If I can’t do everything I want to with an arm in a sling, the least I can do is help him.

So I drape my hand along his, inching it upward, until his thumb is stroking one breast through the fabric of my sweater.

“This is okay?” he asks, and it’s absurd, how okay it is. He’s not even touching my skin, and my nipples are already aching.

“God. Yes.” My mouth falls open against his, and he swallows my moan, tongue swirling as I move my hand from his to clutch at the back of his neck.

He bunches up my skirt and pulls me to the edge of the desk until we’re lined up in the most torturous way, the rough friction of his jeans driving me wild. My struggle to put on these tights this morning was thoroughly not worth it. I’d have risked being cold all day if it meant I could feel him exactly where I want to right now, hard against my center while he groans into my ear. I roll my hips against his, turning that groan feral and drawing out a gasp of my own. I want to unbuckle him, unzip him, have him lay me bare in his office so he remembers this every morning when he gets to work.
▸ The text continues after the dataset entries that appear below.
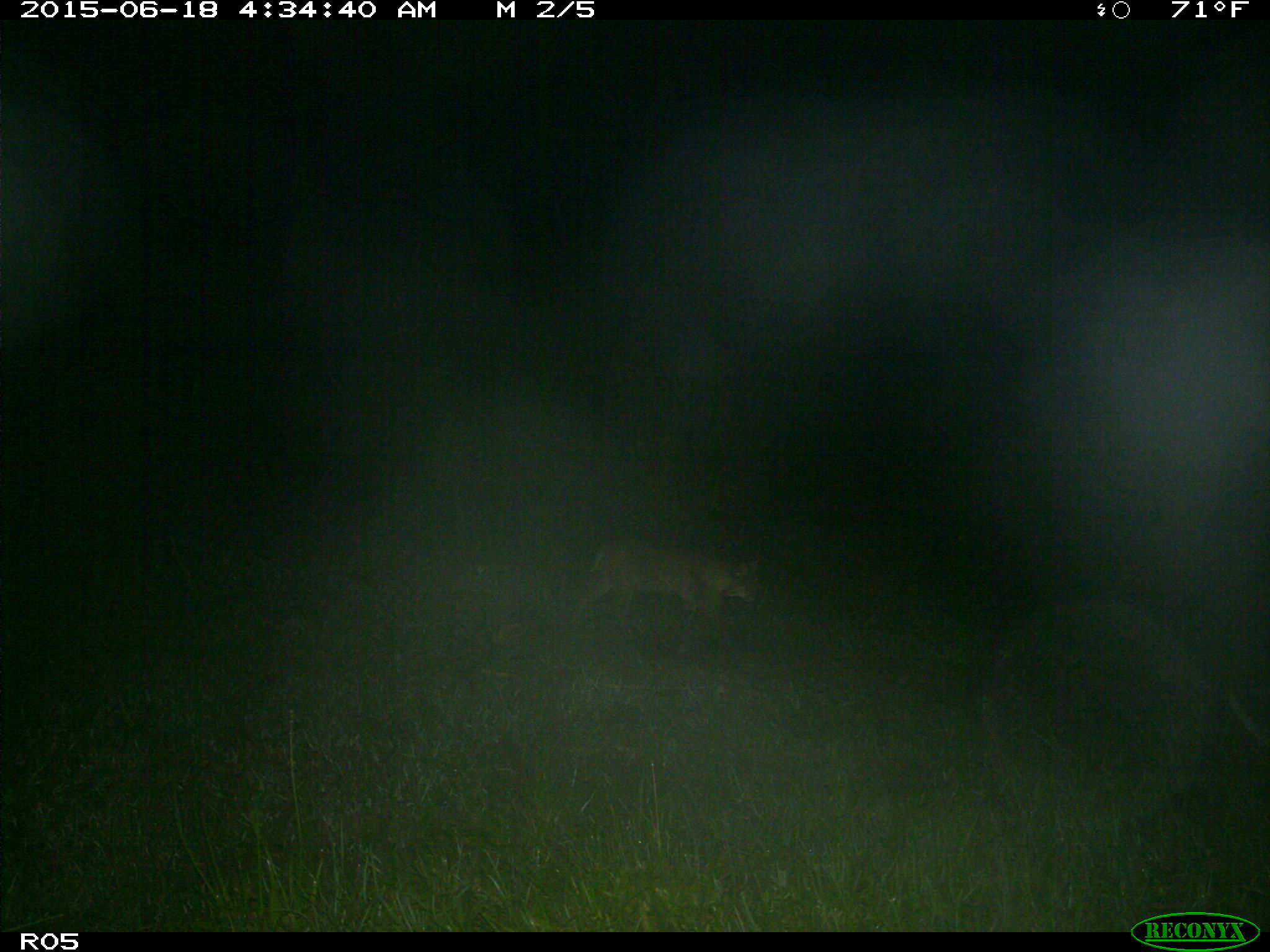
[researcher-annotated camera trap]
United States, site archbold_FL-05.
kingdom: Animalia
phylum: Chordata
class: Mammalia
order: Carnivora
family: Felidae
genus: Lynx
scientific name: Lynx rufus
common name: bobcat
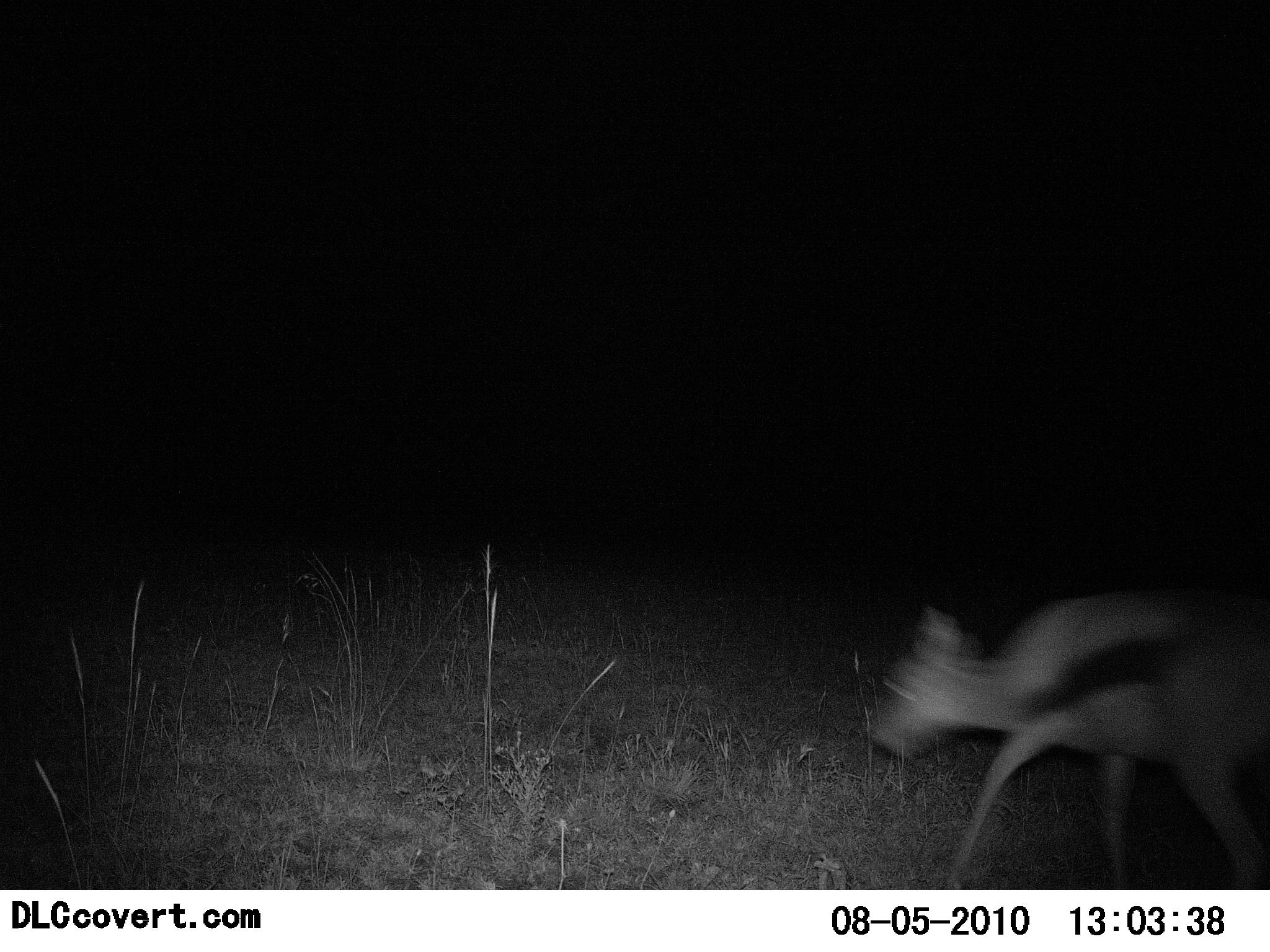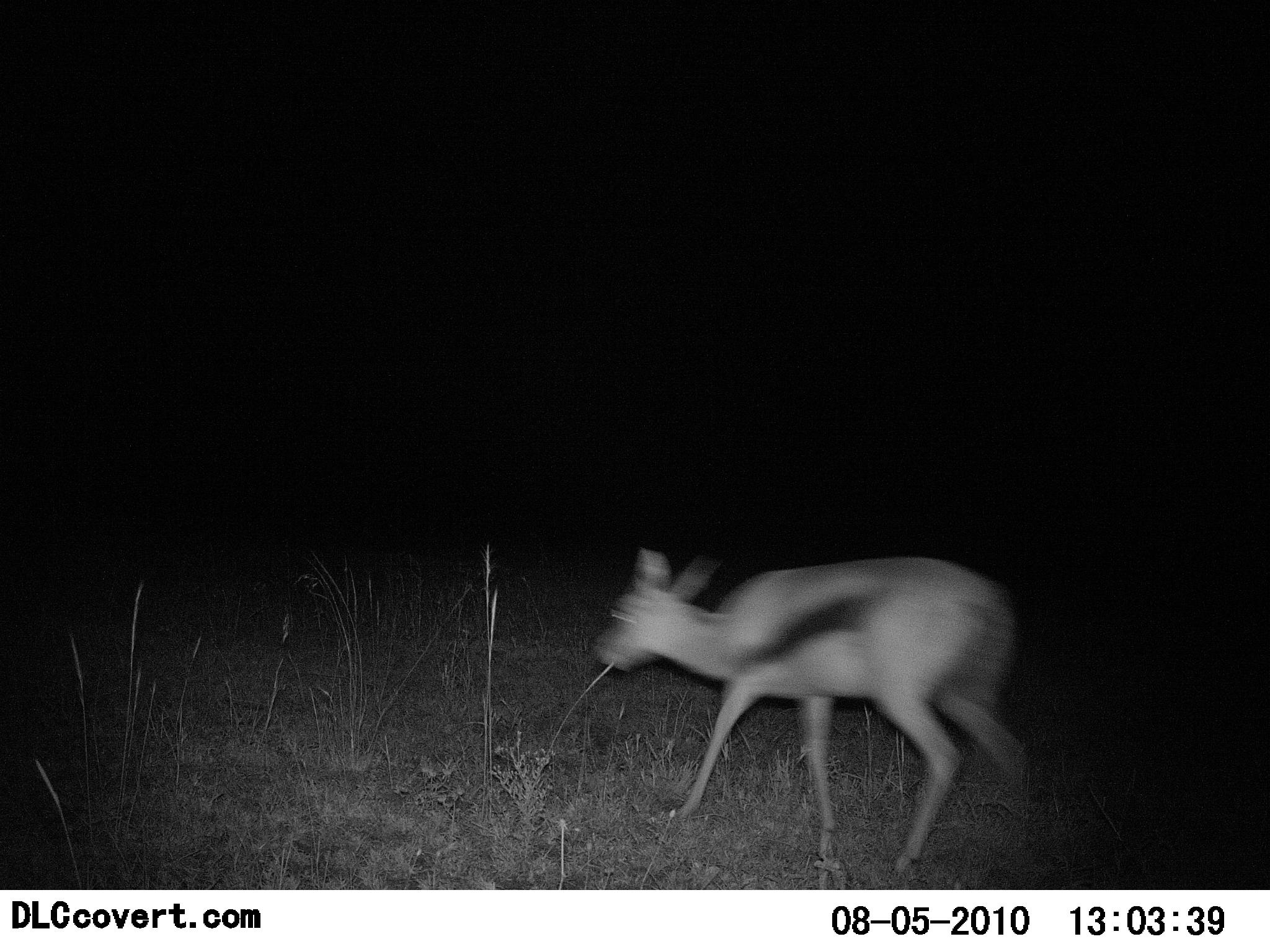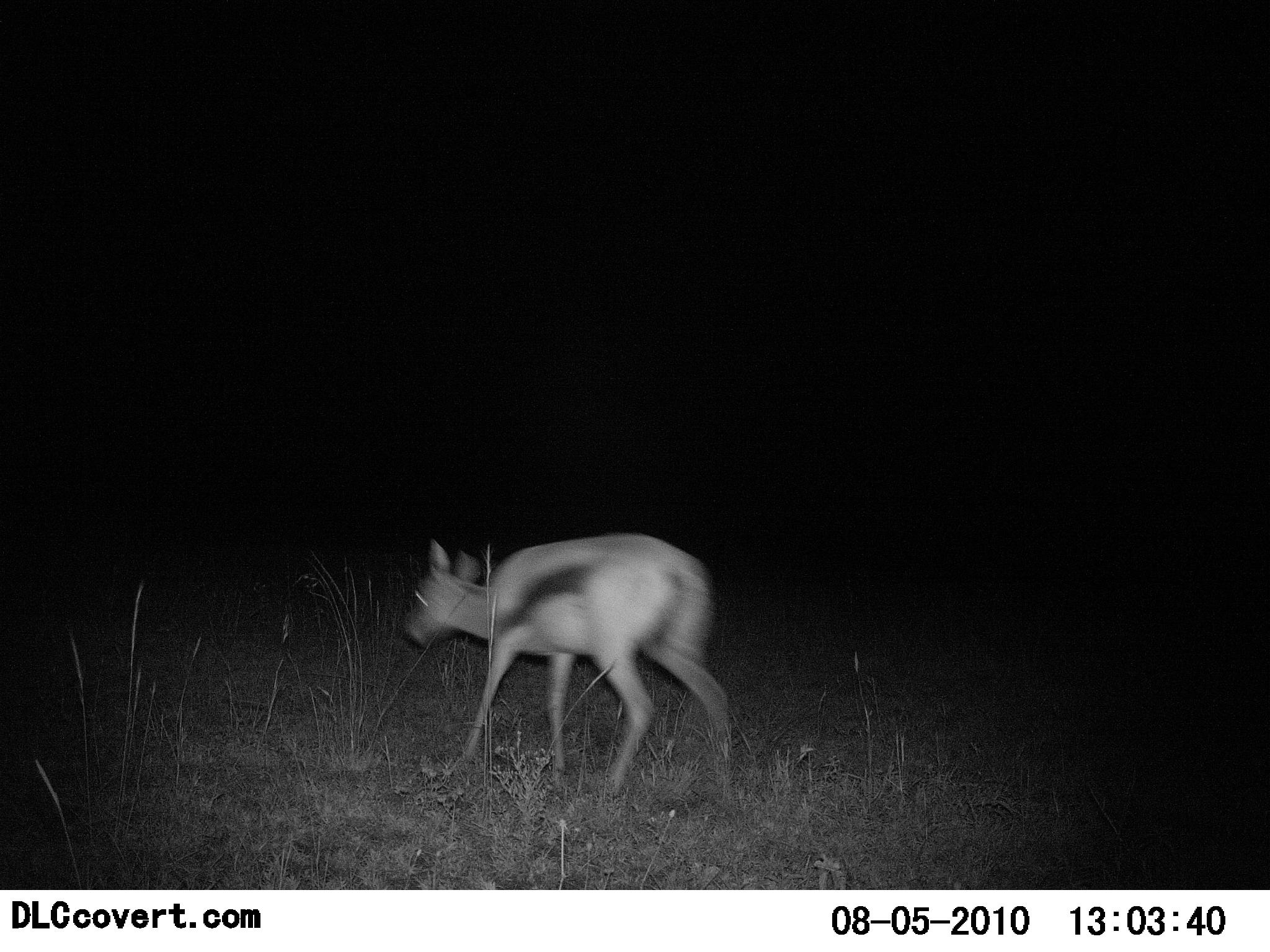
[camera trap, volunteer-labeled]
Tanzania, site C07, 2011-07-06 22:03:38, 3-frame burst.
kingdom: Animalia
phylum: Chordata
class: Mammalia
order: Artiodactyla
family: Bovidae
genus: Eudorcas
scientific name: Eudorcas thomsonii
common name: thomson's gazelle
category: gazellethomsons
Gazellethomsons (thomson's gazelle) (Eudorcas thomsonii), count 1. Behavior (volunteer vote fractions): standing 0%, resting 0%, moving 100%, interacting 0%. Young present (vote fraction): 0%. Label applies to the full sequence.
When something falls off his desk with the loudest thump so far, Russell breaks our kiss, panting. I stifle a laugh as he walks around to check what it was, coming back with a baseball player Funko Pop still in its plastic box.

“Cute,” I say.

“King Félix Hernández is not cute. He’s a collector’s edition.” He places it back on his desk, then seems to think better of it and stows it in a drawer.

Still, it seems to shock us back to reality, which is maybe a good thing. I’m not sure how far we might have gone. I have to squeeze my legs together, bite down on the inside of my cheek. I’ve always struggled to let go with new people, and I’ve never had an orgasm with someone on a first encounter. But I’m so keyed up that a few more minutes and I might have fallen apart, and I would have made certain I dragged him down with me.

“This was...” he says as he plays with a wavy strand of my hair. “...not how I imagined the night would turn out.”

“I’ve imagined this two or three times.” Heart still racing, I hop off his desk, doing my best to tidy it up. “Only there’s usually a blizzard, and we’re trapped here for days with nothing but each other’s bodies for warmth.”

“I’m sorry I was jealous.” He cages me in, interrupting my tidying to press a kiss to the shell of my ear. “I just hadn’t figured out how to be brave with you yet.”

“You’ve always seemed brave to me,” I say. “Even before this.”

His whole face shifts, eyes crinkling at the corners in that way I like so much. It’s incredible, watching this confidence change him. “Have I told you,” he says, “that you look absolutely stunning in that sling, Ari Abrams?”

I bite my lip to keep from grinning. “Yeah?”

“Oh yeah.” His hand comes up to my face, his thumb skimming my cheekbone. “Really brings out your eyes.”

17

FORECAST:

A hazy few days of uncomfortable truths

MY THERAPIST’S OFFICE has a view of Lake Union and a couch that contours to my body so perfectly I’m scared to ask her where she got it, because I know it’ll be out of my price range. I’ve been in a handful of therapists’ offices, and none of them have made me quite as calm as Joanna’s.

Today’s a therapy doubleheader. I’m still a little sore from physical therapy after a woman named Ingrid stretched and bent my elbow, wrist, and fingers for thirty minutes, and now this. I’ve been seeing Joanna for almost three years, since I moved back to Seattle and my former therapist retired and recommended her to me. Seeing someone new is daunting—starting from the beginning, unpacking all your baggage for a stranger, knowing they won’t think less of you for your irrationalities but being terrified nonetheless—but it was worth it to find her. I go every few weeks, sometimes less frequently if I feel like I’m managing okay.

“How’s work been?” Joanna asks, taking a sip of tea from her mug with a watercolor Seattle skyline on it. She drinks it every time I’m here, and the soothing lemon scent must have a way of untangling my messy brain as well as her questions. With her long dark hair and straight-across bangs that always make me consider cutting mine, I’ve never been able to guess how old she is. She looks like she could pass for twenty-five, but she carries herself with the wisdom of someone who has helped a lot of people wage war against their demons.